Nigel Dodds, who leads Northern Ireland’s Democratic Unionist Party (DUP) in the British Parliament, has warned that Theresa May’s “Brexit in name only” deal with the EU risks “the break up of the United Kingdom.”
The DUP, a Brexit-supporting, working-class party with strong links to local Protestant churches and a fierce commitment to maintaining Ulster’s place in the United Kingdom, is enormously influential in the British legislature at the moment, as Theresa May’s minority government relies on their MPs to get legislation through the House of Commons as part of a “confidence and supply” arrangement.
This could totally collapse as the prime minister’s highly contentious withdrawal agreement with the European Union goes to Parliament for approval, however, with the DUP implacably opposed to “backstop” provisions which they believe will harm the integrity of the United Kingdom by subjecting Northern Ireland to a raft of EU customs rules and regulations in order to keep the border with EU Ireland open.
Writing in the Belfast Telegraph, Dodds warned that the backstop “puts Northern Ireland under swathes of EU laws with no say for anyone in Belfast, or London,” and “creates a trade border down the Irish Sea” between the Province and the British mainland.
“We are heading, under this deal, for Brexit in name only, or the break-up of the United Kingdom,” he added.
Dodds described the deal struck by the prime minister — who, like all senior members of her government, backed Remain in the EU referendum — as “the worst possible outcome” to negotiations with the bloc.
“Leave voters are outraged at the betrayal of Brexit and Remain voters are asking what on earth is the point of losing all our say, but still taking the EU’s rules,” he complained.

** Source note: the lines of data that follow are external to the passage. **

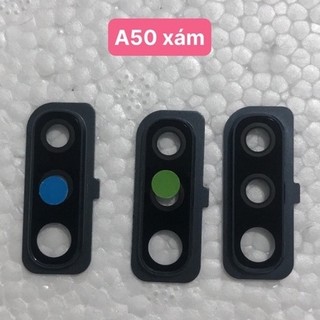 Bộ kính Camera Samsung A50 (kính + vành)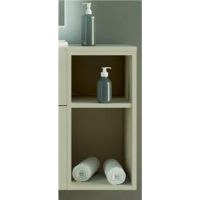 Полка Cezares Urban 30 55165 Spatolato bianco — фото 2, Полки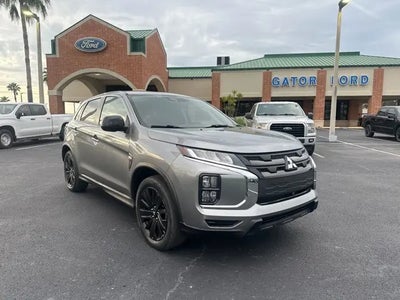 Photo of a 2022 Mitsubishi Outlander Sport S 4DR Crossover for sale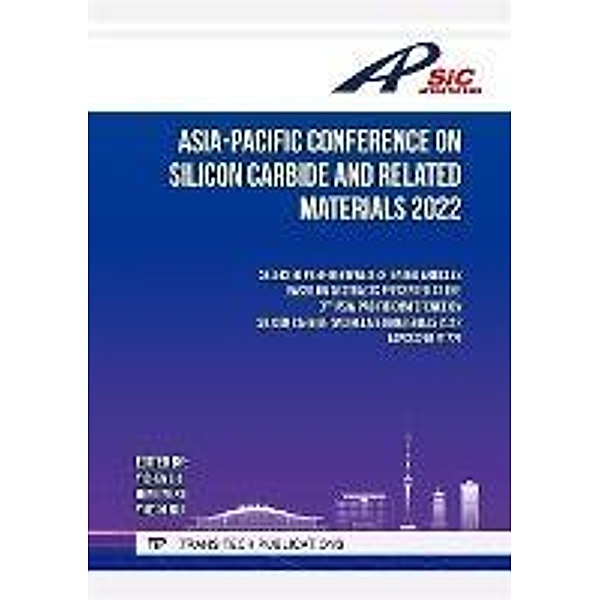 Asia-Pacific Conference on Silicon Carbide and Related Materials 2022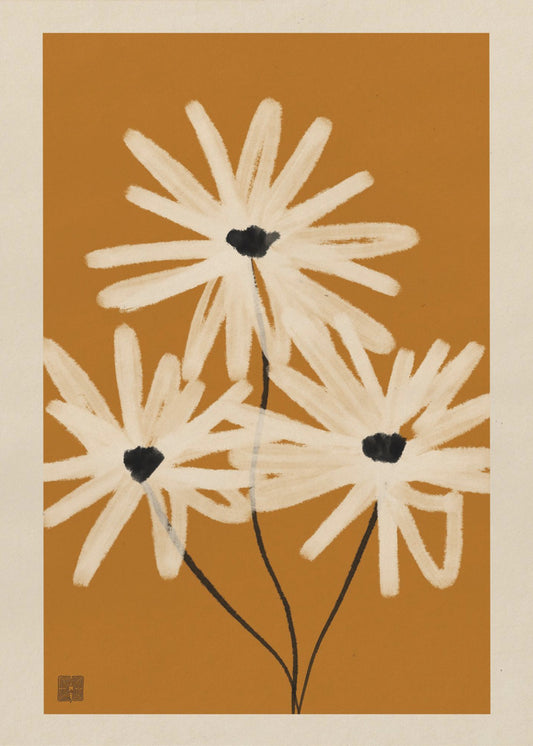 Wild Meadow Song III | Canvas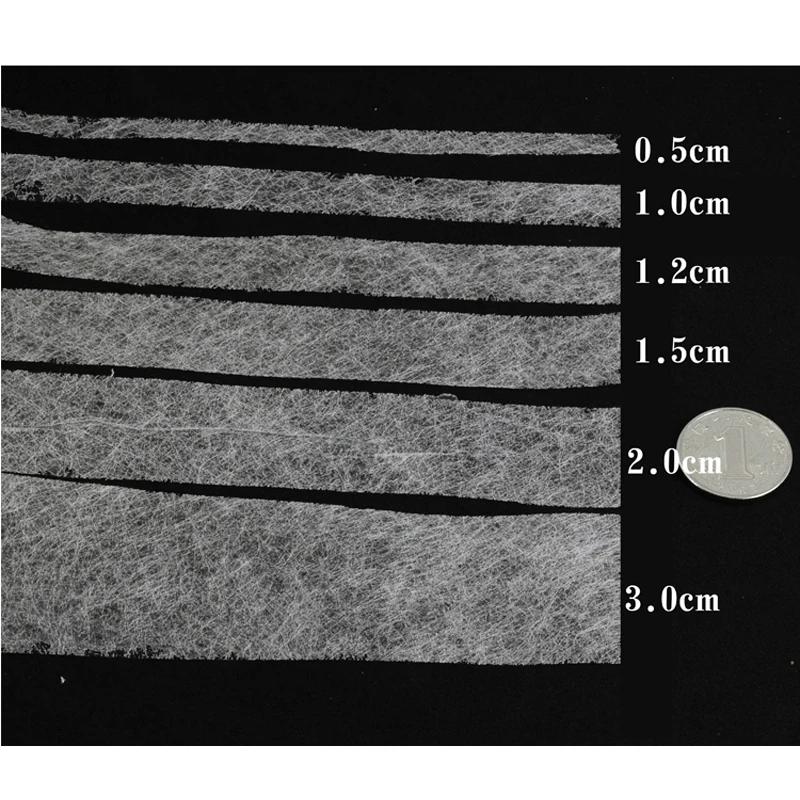 64 Mét 2 Mặt PA Hồi Cao Dán Vả - đánh giá và giá Hem Tape Fusible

The Ulsterman predicted that “Project Fear will now be ramped up and negotiation fatigue will be exploited to try to force people into accepting what the PM always said she would resist: a bad deal.”
Indeed, the Treasury — which promised an “immediate and profound shock” to the economy if the public backed Leave prior to the referendum, including a recession and hundreds of thousands of job losses which did not, in fact, materialise — has already been leaking suggestions that a “No Deal” Brexit would result in a shortage of drinking water and a Mars bar famine, but Dodds is not convinced.
“[P]arliament is being presented with a plan that locks us into an EU straitjacket and leaves us divided and diminished,” he said.
“Our party wants a good deal for the United Kingdom, a deal which delivers upon the referendum result and a deal which ensures that Northern Ireland leaves with the rest of the UK.
“But it is not this deal. It is not a deal at any price.”